As we hike farther down into South America, the Peruvians claim their corvina is superior to Panama's. Perhaps this seems true when Restaurante Macchu Pichu on Calle Eusebio A. Morales bathes their serving of Peruvian corvina in a viscous stew with cockles, octopus, and half of a sweet langoustine imported from China. Delicious. Unfortunately, their limited wine menu --- a suspiciously Panamanian feature --- reminds us what country we're really in.
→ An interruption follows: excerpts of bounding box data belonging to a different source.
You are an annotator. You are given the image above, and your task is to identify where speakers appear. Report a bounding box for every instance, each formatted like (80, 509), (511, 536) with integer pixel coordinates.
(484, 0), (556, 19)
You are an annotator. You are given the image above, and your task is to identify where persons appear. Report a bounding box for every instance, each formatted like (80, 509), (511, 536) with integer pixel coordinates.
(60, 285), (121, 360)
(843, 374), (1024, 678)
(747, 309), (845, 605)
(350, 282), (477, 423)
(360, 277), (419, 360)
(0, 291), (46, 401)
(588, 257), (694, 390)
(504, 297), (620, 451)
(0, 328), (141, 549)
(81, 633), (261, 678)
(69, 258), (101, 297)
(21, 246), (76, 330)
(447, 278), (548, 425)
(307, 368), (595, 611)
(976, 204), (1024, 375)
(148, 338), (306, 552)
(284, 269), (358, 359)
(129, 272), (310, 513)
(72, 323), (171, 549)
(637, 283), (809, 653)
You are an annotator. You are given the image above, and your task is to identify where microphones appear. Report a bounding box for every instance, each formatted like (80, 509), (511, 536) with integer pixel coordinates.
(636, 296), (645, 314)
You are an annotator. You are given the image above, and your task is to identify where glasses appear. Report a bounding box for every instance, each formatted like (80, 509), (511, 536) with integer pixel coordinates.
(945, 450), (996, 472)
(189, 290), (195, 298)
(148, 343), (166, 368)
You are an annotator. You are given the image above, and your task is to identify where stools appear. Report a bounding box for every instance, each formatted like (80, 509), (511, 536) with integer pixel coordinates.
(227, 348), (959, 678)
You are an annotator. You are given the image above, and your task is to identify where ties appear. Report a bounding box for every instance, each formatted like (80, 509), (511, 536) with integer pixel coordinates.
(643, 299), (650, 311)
And that's why famous Swiss transplant Willy Diggelman's Caffè Pomodoro, just up the street from Macchu Pichu, stands out boldly as a foreign outpost. The café's wine list (make that a wine book) offers everything from green-apply albariños from Galicia to meaty cabernets from Chile. You won't have a problem finding a bottled accompaniment for Caffè Pomodoro's diverse cheese plate. Their sweet-crust pizzas, while not threatening the Neapolitans' prowess for the dish, have always scored carb-drenched satisfaction with me, especially their seafood pie. The only non-smoking area is a brightly lit breakfast room certified free of anything normally associated with Italian amore, providing a stark contrast to the romantic cancer-puffers' den serviced by a roving acoustic guitar duo who will treat a table to suave Cuban son for a little plata. Or forego air-conditioning and dine in the restaurant's relaxing outdoor patio underneath the Hotel Las Vegas. Scared of selecting a wine from what's believed to be the most extensive wine list from the Rio Grande to Tierra Del Fuego (excepting Diggelman's other Panama City restaurants)? Accompany that pizza with a bottle of 2000 Montes Alpha syrah from Chile. At $32, the wine --- smooth and balanced with a dry, cherry-like flavor--proves that good wine does not require a second mortgage.

For the thrifty, the bottle can be purchased for take-out from the café for about half that price. While the Montes Alpha is quite versatile, I'd hesitate to recommend the beverage for washing down a home-cooked dinner of patacones fried in vegetable oil. You have a few cold bottles of Atlas beer handy for that, don't you?